======== DATASET RECORDS
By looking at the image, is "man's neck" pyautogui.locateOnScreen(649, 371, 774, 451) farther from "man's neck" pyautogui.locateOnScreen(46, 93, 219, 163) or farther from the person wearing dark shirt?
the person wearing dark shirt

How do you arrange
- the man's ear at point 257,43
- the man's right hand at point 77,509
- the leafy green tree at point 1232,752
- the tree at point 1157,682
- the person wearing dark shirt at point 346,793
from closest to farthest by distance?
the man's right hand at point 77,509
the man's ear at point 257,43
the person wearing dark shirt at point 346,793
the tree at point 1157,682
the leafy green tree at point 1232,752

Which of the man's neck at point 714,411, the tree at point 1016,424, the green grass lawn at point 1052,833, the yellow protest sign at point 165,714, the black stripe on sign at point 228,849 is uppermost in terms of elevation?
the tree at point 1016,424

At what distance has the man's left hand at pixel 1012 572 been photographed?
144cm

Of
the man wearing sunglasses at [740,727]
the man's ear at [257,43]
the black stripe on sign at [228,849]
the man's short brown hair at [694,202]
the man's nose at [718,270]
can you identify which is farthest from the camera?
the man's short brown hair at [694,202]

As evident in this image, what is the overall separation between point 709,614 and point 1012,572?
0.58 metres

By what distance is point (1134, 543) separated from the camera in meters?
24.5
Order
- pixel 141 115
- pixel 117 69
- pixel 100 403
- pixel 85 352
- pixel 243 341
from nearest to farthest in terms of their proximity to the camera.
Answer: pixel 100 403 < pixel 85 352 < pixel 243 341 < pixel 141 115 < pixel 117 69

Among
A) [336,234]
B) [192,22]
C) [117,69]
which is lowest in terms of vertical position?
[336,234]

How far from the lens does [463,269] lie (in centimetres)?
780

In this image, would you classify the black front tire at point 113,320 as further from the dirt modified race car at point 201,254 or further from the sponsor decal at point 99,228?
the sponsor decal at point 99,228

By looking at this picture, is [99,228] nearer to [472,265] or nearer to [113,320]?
================
--- REQUIRED WORK ---
Output the records verbatim, from the first line to the last.

--- OUTPUT FOR THIS EXERCISE ---
By looking at the image, is "man's neck" pyautogui.locateOnScreen(649, 371, 774, 451) farther from "man's neck" pyautogui.locateOnScreen(46, 93, 219, 163) or farther from the person wearing dark shirt?
the person wearing dark shirt

How do you arrange
- the man's ear at point 257,43
- the man's right hand at point 77,509
- the leafy green tree at point 1232,752
- the tree at point 1157,682
- the person wearing dark shirt at point 346,793
from closest to farthest by distance?
the man's right hand at point 77,509
the man's ear at point 257,43
the person wearing dark shirt at point 346,793
the tree at point 1157,682
the leafy green tree at point 1232,752

Which of the man's neck at point 714,411, the tree at point 1016,424, the green grass lawn at point 1052,833, the yellow protest sign at point 165,714, the black stripe on sign at point 228,849 is uppermost in terms of elevation?
the tree at point 1016,424

At what distance has the man's left hand at pixel 1012 572 been photographed?
144cm

Of
the man wearing sunglasses at [740,727]
the man's ear at [257,43]
the black stripe on sign at [228,849]
the man's short brown hair at [694,202]
the man's nose at [718,270]
can you identify which is farthest from the camera?
the man's short brown hair at [694,202]

As evident in this image, what is the overall separation between point 709,614 and point 1012,572?
0.58 metres

By what distance is point (1134, 543) separated from the camera in meters?
24.5
Order
- pixel 141 115
- pixel 117 69
- pixel 100 403
- pixel 85 352
- pixel 243 341
from nearest to farthest in terms of their proximity to the camera.
Answer: pixel 100 403 < pixel 85 352 < pixel 243 341 < pixel 141 115 < pixel 117 69

Among
A) [336,234]
B) [192,22]
C) [117,69]
which is lowest in terms of vertical position?
[336,234]

How far from the lens does [463,269] lie (in centimetres)?
780

In this image, would you classify the black front tire at point 113,320 as further from the dirt modified race car at point 201,254 or further from the sponsor decal at point 99,228?
the sponsor decal at point 99,228

By looking at this picture, is [99,228] nearer to [472,265] or nearer to [113,320]?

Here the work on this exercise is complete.